Besides this, teenage aggression is a way of venting their emotions and frustrations that are cultivated because of their hormonal change. Teachers and parents should strive to find a more productive and engaging activity for this emotional venting to prevent behavioural issues. Being connected with your child is very important. Social isolation, loss of interest in activities those were pleasurable before, rapid weight loss or weight gain can all be warning signs. Ultimately, if one has an amicable and understanding relationship with their child, they might be able to provide support to their teen.
Often, teenagers are hungry for positive feedbacks outside the class engagement and hence it’s very essential that the teachers help them satisfy their need of validation in a positive manner and provide them opportunities to express their ideas, values and even resurrect the spirit of fun. Outdoor activities can be certainly instrumental in their harmonious development.
Understanding the teenage mind and its development can be very beneficial for both teachers and their students.
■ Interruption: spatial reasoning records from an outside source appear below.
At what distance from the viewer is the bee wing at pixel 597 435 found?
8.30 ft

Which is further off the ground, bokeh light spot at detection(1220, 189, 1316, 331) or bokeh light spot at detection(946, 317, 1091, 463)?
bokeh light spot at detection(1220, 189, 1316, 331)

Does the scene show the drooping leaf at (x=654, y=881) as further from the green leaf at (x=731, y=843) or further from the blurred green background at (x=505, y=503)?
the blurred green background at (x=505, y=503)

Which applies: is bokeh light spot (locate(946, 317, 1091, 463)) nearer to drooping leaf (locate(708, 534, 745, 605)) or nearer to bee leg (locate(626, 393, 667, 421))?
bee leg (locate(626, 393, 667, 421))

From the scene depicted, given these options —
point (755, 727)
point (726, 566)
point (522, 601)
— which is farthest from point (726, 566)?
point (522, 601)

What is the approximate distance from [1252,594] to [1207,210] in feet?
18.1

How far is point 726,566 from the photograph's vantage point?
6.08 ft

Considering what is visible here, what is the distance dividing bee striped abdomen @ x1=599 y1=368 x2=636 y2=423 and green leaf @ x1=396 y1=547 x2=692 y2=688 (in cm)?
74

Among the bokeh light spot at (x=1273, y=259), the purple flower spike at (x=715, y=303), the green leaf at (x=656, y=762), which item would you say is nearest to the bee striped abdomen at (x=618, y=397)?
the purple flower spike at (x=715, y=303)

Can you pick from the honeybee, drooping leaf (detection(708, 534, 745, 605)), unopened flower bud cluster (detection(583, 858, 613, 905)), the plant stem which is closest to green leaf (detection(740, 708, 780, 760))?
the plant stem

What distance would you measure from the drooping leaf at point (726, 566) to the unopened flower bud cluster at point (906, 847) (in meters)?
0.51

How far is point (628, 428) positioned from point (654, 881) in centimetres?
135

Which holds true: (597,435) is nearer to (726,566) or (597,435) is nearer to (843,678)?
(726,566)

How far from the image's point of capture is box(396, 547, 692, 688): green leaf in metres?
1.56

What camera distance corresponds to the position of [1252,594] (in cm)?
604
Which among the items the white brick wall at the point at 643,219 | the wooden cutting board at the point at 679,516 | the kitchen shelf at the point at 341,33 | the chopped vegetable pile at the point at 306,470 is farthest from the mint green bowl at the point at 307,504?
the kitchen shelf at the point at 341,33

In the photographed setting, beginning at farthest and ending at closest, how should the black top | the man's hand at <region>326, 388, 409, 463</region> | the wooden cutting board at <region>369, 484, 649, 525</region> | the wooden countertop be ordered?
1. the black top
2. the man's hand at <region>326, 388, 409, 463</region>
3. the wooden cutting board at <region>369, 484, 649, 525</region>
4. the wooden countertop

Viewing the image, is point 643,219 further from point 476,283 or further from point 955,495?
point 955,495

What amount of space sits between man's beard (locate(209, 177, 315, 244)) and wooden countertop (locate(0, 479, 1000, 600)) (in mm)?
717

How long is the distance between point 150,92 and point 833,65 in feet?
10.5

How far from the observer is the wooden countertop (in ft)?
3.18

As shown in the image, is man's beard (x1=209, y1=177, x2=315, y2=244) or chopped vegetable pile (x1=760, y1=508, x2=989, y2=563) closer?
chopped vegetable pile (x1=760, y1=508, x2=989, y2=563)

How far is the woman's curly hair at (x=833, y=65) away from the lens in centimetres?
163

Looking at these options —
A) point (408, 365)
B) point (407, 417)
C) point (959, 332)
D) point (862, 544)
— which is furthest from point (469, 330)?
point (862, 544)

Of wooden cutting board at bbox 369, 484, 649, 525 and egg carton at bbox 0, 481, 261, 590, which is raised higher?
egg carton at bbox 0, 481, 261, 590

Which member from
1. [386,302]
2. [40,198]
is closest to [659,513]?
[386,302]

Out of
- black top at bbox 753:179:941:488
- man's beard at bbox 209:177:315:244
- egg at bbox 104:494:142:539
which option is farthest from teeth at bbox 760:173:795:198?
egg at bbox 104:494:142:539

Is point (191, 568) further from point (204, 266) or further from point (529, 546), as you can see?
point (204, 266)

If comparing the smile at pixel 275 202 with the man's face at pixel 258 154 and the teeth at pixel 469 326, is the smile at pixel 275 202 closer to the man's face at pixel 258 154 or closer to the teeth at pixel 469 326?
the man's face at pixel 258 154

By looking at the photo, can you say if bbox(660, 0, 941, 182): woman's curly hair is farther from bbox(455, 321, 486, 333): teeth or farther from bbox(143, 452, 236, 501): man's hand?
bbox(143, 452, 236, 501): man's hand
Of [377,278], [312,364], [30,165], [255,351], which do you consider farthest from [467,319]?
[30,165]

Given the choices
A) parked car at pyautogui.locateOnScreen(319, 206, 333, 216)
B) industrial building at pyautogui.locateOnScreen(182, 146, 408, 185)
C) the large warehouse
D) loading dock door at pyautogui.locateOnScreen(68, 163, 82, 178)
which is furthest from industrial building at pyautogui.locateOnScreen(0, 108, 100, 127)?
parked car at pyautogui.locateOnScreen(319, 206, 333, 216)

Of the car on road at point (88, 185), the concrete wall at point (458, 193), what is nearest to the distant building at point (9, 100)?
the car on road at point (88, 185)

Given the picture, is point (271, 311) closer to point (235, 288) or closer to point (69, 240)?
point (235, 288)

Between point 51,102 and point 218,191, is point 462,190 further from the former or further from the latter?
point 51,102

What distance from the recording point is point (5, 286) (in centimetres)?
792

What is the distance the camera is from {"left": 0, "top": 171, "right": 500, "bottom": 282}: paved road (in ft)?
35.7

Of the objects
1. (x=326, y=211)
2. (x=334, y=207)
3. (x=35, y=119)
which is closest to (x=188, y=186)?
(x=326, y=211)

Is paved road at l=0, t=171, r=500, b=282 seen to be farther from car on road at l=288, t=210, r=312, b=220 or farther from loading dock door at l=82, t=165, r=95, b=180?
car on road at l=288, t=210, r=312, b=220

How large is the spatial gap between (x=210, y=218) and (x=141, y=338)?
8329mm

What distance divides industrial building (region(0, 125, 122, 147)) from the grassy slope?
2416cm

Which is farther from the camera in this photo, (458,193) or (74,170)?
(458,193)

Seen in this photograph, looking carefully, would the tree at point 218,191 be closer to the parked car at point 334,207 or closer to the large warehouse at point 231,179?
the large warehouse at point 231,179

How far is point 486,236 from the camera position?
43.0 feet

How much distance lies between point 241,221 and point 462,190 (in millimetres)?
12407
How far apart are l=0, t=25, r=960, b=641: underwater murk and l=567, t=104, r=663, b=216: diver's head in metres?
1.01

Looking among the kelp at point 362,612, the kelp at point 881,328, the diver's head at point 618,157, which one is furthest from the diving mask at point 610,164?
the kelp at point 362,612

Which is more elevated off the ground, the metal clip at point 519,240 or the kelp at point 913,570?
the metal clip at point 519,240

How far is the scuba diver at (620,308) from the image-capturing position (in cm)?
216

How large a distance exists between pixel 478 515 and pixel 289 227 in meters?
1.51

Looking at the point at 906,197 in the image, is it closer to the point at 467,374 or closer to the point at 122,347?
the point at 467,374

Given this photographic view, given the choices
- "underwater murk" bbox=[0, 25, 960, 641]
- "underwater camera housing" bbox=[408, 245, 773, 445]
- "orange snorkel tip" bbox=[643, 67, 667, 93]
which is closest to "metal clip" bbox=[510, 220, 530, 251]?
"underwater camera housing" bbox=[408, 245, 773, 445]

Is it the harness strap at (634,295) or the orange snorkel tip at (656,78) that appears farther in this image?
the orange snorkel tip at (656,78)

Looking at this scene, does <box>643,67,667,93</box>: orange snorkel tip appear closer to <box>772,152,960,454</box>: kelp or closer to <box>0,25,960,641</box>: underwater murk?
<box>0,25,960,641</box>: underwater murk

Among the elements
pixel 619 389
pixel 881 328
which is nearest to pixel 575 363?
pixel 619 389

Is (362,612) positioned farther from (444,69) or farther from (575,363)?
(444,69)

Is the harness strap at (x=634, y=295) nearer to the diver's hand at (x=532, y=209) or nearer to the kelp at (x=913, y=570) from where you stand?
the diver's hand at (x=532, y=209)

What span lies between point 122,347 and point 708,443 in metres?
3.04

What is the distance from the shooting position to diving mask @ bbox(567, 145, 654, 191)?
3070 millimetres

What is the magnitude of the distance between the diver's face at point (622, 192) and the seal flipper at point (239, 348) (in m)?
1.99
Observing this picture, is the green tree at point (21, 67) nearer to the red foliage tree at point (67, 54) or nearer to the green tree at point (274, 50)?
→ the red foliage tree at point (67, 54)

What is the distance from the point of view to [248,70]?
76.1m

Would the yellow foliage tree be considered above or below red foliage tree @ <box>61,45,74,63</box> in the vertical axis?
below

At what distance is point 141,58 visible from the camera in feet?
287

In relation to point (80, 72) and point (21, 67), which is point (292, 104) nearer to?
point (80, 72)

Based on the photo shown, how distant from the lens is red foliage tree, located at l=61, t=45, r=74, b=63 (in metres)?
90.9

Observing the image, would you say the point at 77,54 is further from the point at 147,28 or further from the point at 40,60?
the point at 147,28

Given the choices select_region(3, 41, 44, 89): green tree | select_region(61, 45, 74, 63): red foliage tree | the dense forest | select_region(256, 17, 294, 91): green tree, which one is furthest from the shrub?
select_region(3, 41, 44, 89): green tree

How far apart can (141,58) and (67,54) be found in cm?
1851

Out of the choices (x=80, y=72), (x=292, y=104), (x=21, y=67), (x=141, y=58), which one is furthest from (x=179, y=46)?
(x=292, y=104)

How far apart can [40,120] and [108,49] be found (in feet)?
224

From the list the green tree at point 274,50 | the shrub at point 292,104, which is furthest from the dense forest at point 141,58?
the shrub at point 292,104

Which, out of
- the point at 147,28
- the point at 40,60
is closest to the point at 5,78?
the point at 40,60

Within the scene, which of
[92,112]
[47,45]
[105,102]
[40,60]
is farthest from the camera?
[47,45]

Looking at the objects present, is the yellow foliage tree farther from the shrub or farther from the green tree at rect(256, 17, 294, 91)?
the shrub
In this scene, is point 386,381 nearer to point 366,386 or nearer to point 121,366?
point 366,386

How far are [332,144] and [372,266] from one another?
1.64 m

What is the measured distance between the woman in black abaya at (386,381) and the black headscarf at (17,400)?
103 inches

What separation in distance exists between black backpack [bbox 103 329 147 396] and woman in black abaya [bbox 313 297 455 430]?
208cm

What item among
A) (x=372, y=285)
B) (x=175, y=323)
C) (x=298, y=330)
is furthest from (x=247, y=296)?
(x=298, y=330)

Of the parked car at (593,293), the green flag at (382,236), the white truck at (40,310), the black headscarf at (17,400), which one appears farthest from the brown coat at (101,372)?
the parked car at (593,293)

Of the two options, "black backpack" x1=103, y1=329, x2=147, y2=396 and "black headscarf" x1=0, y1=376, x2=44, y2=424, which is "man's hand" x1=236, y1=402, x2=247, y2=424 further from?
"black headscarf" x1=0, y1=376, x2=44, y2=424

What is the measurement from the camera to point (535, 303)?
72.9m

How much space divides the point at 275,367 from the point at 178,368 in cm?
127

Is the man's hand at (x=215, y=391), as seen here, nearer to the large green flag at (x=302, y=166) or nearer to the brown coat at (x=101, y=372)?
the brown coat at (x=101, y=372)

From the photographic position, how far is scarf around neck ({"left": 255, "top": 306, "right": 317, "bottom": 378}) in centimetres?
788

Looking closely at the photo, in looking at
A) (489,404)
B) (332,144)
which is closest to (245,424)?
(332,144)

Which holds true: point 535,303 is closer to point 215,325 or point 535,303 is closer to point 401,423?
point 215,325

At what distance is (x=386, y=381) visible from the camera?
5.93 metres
Teachers would be capable of effectively motivating their students towards academics and students would be able to find comfort in a teacher who can understand and help them resolve their problems. With the school and parents working hand in hand, the teenagers can be guided through this tough yet beautiful phase of life that can be treasured as beautiful memories. This will also enable them to use their full potential towards sculpting their careers and remain undaunted in challenging situations.